On Tue, Jan 20, 2026 at 4:59 PM D. Hugh Redelmeier via Talk <talk@lists.gtalug.org> wrote:
 
> The ability to run AI software stacks and apps on this (relatively)
> bleeding edge hardware requires a distribution which is either officially
> supported by the software (Kubuntu LTS) or a community capable of providing
> sufficient unofficial support (everything else).

This is kind of a niche.  Only a few of us are in this situation.

For now.

At CES AMD announced a full family of new CPUs in the Ryzen AI MAX family. The hardware will be less niche every day, though not everyone will be tinkering with LLMs.

> Early on I learned that I would have to make tradeoffs between having
> current software and having a stable system. Of the distros above it seemed
> like only Fedora, Kubuntu and CachyOS even had sub-communities that cared
> about my use cases and hardware.

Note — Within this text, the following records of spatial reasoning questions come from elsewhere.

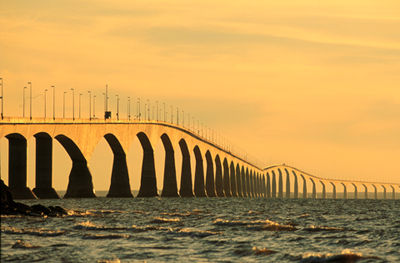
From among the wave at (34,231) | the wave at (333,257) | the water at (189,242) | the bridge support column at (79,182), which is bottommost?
the wave at (333,257)

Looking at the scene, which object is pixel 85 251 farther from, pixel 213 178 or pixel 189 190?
pixel 213 178

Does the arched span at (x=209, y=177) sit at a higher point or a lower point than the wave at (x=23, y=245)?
higher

In Fedora's case, the existence of said
> community enabled/allowed an update to the "linux-firmware" package to
> break LLM software on my platform and sat on fix for more than three months
> (because I no longer run it I don't even know if that fix has been released yet).

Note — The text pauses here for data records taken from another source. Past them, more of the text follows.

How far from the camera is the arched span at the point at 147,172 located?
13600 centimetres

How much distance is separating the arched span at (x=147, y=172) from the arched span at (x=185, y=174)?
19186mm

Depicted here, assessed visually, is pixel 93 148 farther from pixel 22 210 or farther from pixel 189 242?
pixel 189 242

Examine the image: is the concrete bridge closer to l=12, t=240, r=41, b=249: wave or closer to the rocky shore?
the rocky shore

As I understand it, this was a bug contained in an update of the mainline linux-firmware package.

There were actually two unrelated bugs that hit at the same time.
One was related to the linux-firmware package.
The other involves a kernel-ROCm mismatch and requires kernel 6.18.4+ and ROCm 7.2+ (or nightly builds)

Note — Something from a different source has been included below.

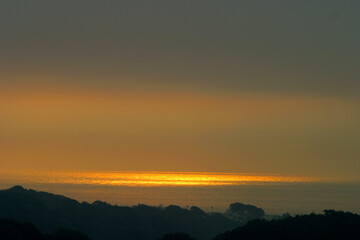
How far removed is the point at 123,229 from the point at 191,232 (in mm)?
14393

Here is a video that gives detail better than I can:
https://www.youtube.com/watch?v=Hdg7zL3pcIs

If you don't like the latest version of a package, Fedora's dnf has a
subcommand "downgrade" to back out of an upgrade.

I get that, but then Fedora is no more stable than CachyOS. I thought Fedora would be a sweet-spot middle ground between being current and being stable, but not now.
Maybe this is indeed a niche use case, but then I would conclude that Cachy, for all its rolling-release warts, cares more about this niche than Fedora does.
 
Apparently there is a fixed version upstream (20260110) and Fedora has it. I don't know when it appeared in the update repos, but certainly before Jan 16.

What pissed me off about Fedora is that they actually had the linux-firmware fix before the new year but waited three weeks to roll out.
 
What is your favourite PC repair tool?  I'm annoyed that GPARTED cannot grow a 100G ESP since that uses an usupported FAT variant.  At least on  one of my computers.  The obvious but inelegant work-around is to create a
new, larger, ESP, copy the old ESP's contents to it, and then delete the old ESP.

The USB rescue drive I use is Hiren's BootCD.
It boots a legal, stripped-down version of Windows that includes a bunch of tools including multiple different partition apps.
The app I use is AOMEI Partition Assistant (free edition). It's great at not only resizing but also moving partitions as needed.
I've used it with ntfs and ext4. No idea if it supports resizing btrfs. In my case, since I was reformatting the root partition immediately after repartitioning, it didn't matter to me.
Worst case: redo the Windows partitions with AOMEI and the Linux ones with gparted.